Page MenuHomePhabricator

strange virtual pageview jump on 2019-04-16-03
Closed, ResolvedPublic

Description

Take a look at this jump on virtual pageviews that looks quite anomalous:

https://grafana.wikimedia.org/d/000000018/eventlogging-schema?orgId=1&from=1555291024765&to=1555463824765&var-schema=VirtualPageView

Pinging @Jdlrobson and @phuedx to see if they know why this might be

Event Timeline

Nuria created this task.Apr 17 2019, 1:18 AM
Restricted Application added a subscriber: Aklapper. · View Herald TranscriptApr 17 2019, 1:18 AM

This smells like bot activity....

From the SAL:

15:21 otto@deploy1001: scap-helm eventgate-analytics finished
15:21 otto@deploy1001: scap-helm eventgate-analytics cluster staging completed
15:20 otto@deploy1001: scap-helm eventgate-analytics upgrade staging --version 0.0.28 -f eventgate-analytics-staging-values.yaml --reset-values stable/eventgate-analytics [namespace: eventgate-analytics, clusters: staging]
15:19 otto@deploy1001: scap-helm eventgate-analytics finished
15:19 otto@deploy1001: scap-helm eventgate-analytics cluster staging completed
15:19 otto@deploy1001: scap-helm eventgate-analytics upgrade staging -f eventgate-analytics-staging-values.yaml --reset-values stable/eventgate-analytics [namespace: eventgate-analytics, clusters: staging]
15:18 otto@deploy1001: scap-helm eventgate-analytics finished
15:18 otto@deploy1001: scap-helm eventgate-analytics cluster staging completed
15:18 otto@deploy1001: scap-helm eventgate-analytics upgrade staging -f eventgate-analytics-staging-values.yaml --reset-values stable/eventgate-analytics [namespace: eventgate-analytics, clusters: staging]
15:16 elukey: roll restart kafka on kafka-jumbo100[1-6] to pick up openjdk upgrades

I don't see how a rolling restart of Kafka or a deployment of EventGate could've impacted the EventLogging pipeline. There weren't any deployments to the Wikipedias nearby the spike either.

Nuria added a comment.Apr 17 2019, 3:18 PM

Eventgate and eventlogging (despite name) share no infrastructure so those two events are unrelated. I wonder whether the rolling restart made the metric artificially spikey?

@elukey, Nuria is right here, yes? If eventlogging-processors were stuck for a bit, then the per schema topics will jump up when raw client side event processing is reenabled.

::::

### Work required:
Retype the part of the virtual pageview thread starting at "I don't see" and ending at "processing is reenabled.".

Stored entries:
::::

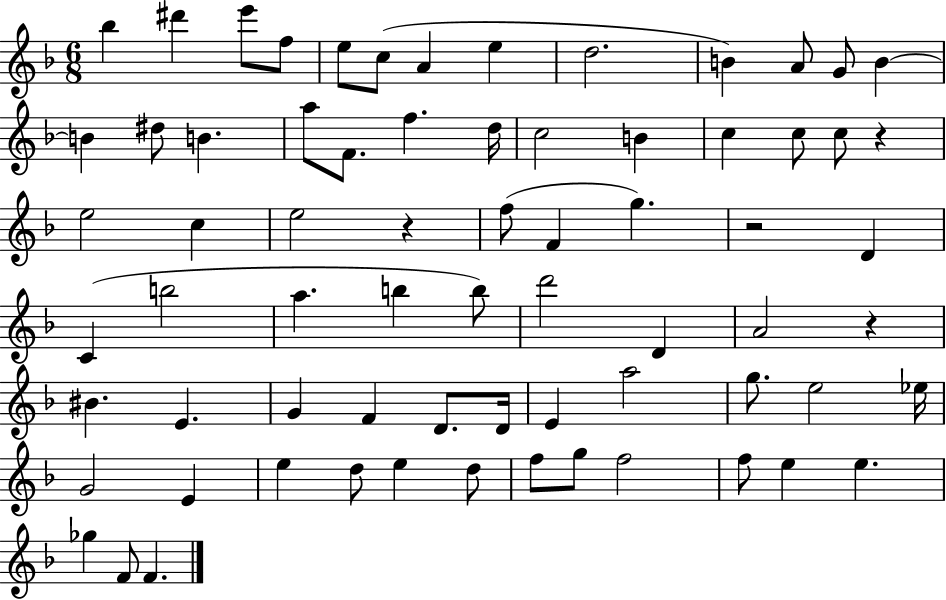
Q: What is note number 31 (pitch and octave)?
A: G5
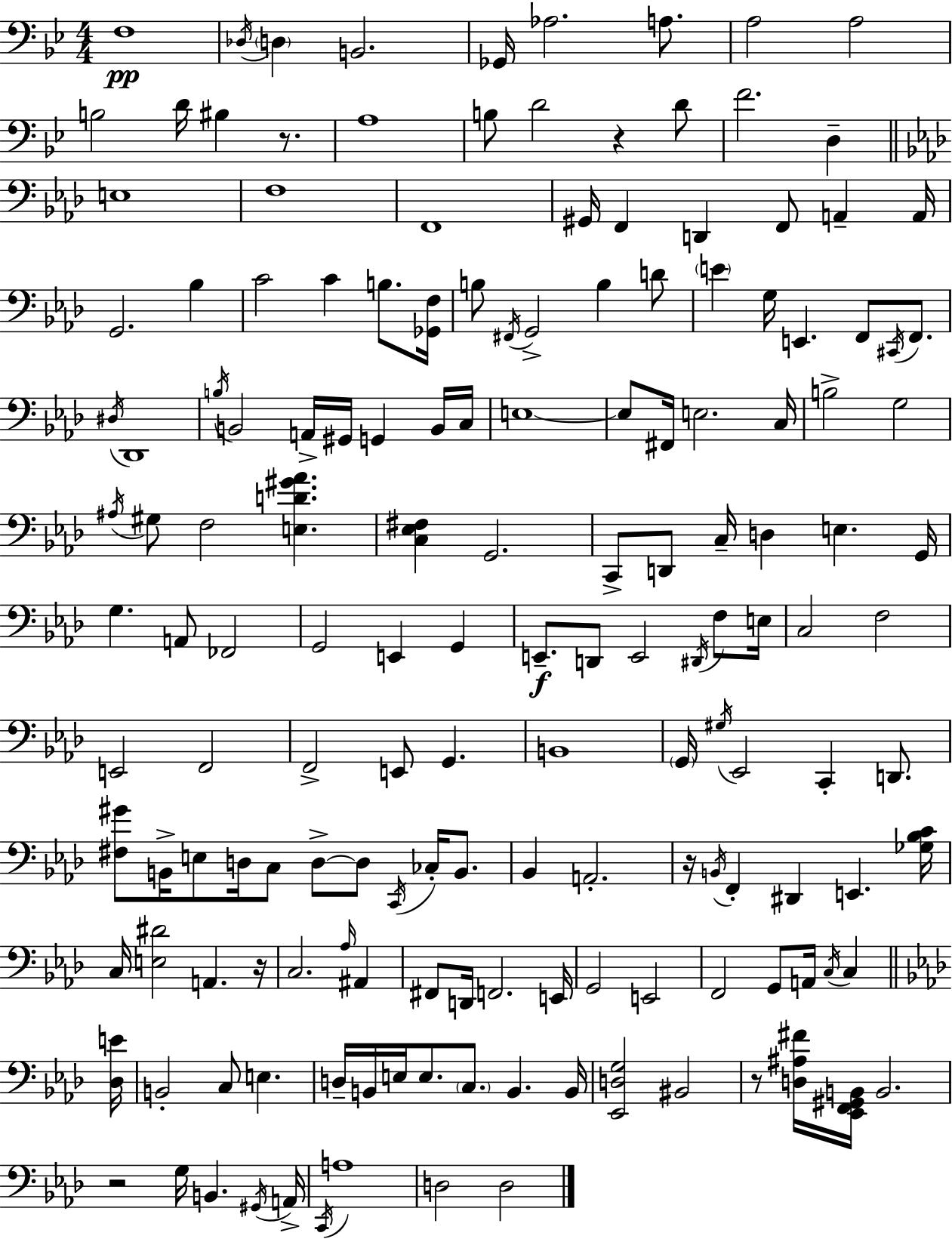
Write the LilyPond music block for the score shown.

{
  \clef bass
  \numericTimeSignature
  \time 4/4
  \key g \minor
  f1\pp | \acciaccatura { des16 } \parenthesize d4 b,2. | ges,16 aes2. a8. | a2 a2 | \break b2 d'16 bis4 r8. | a1 | b8 d'2 r4 d'8 | f'2. d4-- | \break \bar "||" \break \key f \minor e1 | f1 | f,1 | gis,16 f,4 d,4 f,8 a,4-- a,16 | \break g,2. bes4 | c'2 c'4 b8. <ges, f>16 | b8 \acciaccatura { fis,16 } g,2-> b4 d'8 | \parenthesize e'4 g16 e,4. f,8 \acciaccatura { cis,16 } f,8. | \break \acciaccatura { dis16 } des,1 | \acciaccatura { b16 } b,2 a,16-> gis,16 g,4 | b,16 c16 e1~~ | e8 fis,16 e2. | \break c16 b2-> g2 | \acciaccatura { ais16 } gis8 f2 <e d' gis' aes'>4. | <c ees fis>4 g,2. | c,8-> d,8 c16-- d4 e4. | \break g,16 g4. a,8 fes,2 | g,2 e,4 | g,4 e,8.--\f d,8 e,2 | \acciaccatura { dis,16 } f8 e16 c2 f2 | \break e,2 f,2 | f,2-> e,8 | g,4. b,1 | \parenthesize g,16 \acciaccatura { gis16 } ees,2 | \break c,4-. d,8. <fis gis'>8 b,16-> e8 d16 c8 d8->~~ | d8 \acciaccatura { c,16 } ces16-. b,8. bes,4 a,2.-. | r16 \acciaccatura { b,16 } f,4-. dis,4 | e,4. <ges bes c'>16 c16 <e dis'>2 | \break a,4. r16 c2. | \grace { aes16 } ais,4 fis,8 d,16 f,2. | e,16 g,2 | e,2 f,2 | \break g,8 a,16 \acciaccatura { c16 } c4 \bar "||" \break \key f \minor <des e'>16 b,2-. c8 e4. | d16-- b,16 e16 e8. \parenthesize c8. b,4. | b,16 <ees, d g>2 bis,2 | r8 <d ais fis'>16 <ees, f, gis, b,>16 b,2. | \break r2 g16 b,4. | \acciaccatura { gis,16 } a,16-> \acciaccatura { c,16 } a1 | d2 d2 | \bar "|."
}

::::

### Correct answer:
I don't see how a rolling restart of Kafka or a deployment of EventGate could've impacted the EventLogging pipeline. There weren't any deployments to the Wikipedias nearby the spike either.

Nuria added a comment.Apr 17 2019, 3:18 PM

Eventgate and eventlogging (despite name) share no infrastructure so those two events are unrelated. I wonder whether the rolling restart made the metric artificially spikey?

@elukey, Nuria is right here, yes? If eventlogging-processors were stuck for a bit, then the per schema topics will jump up when raw client side event processing is reenabled.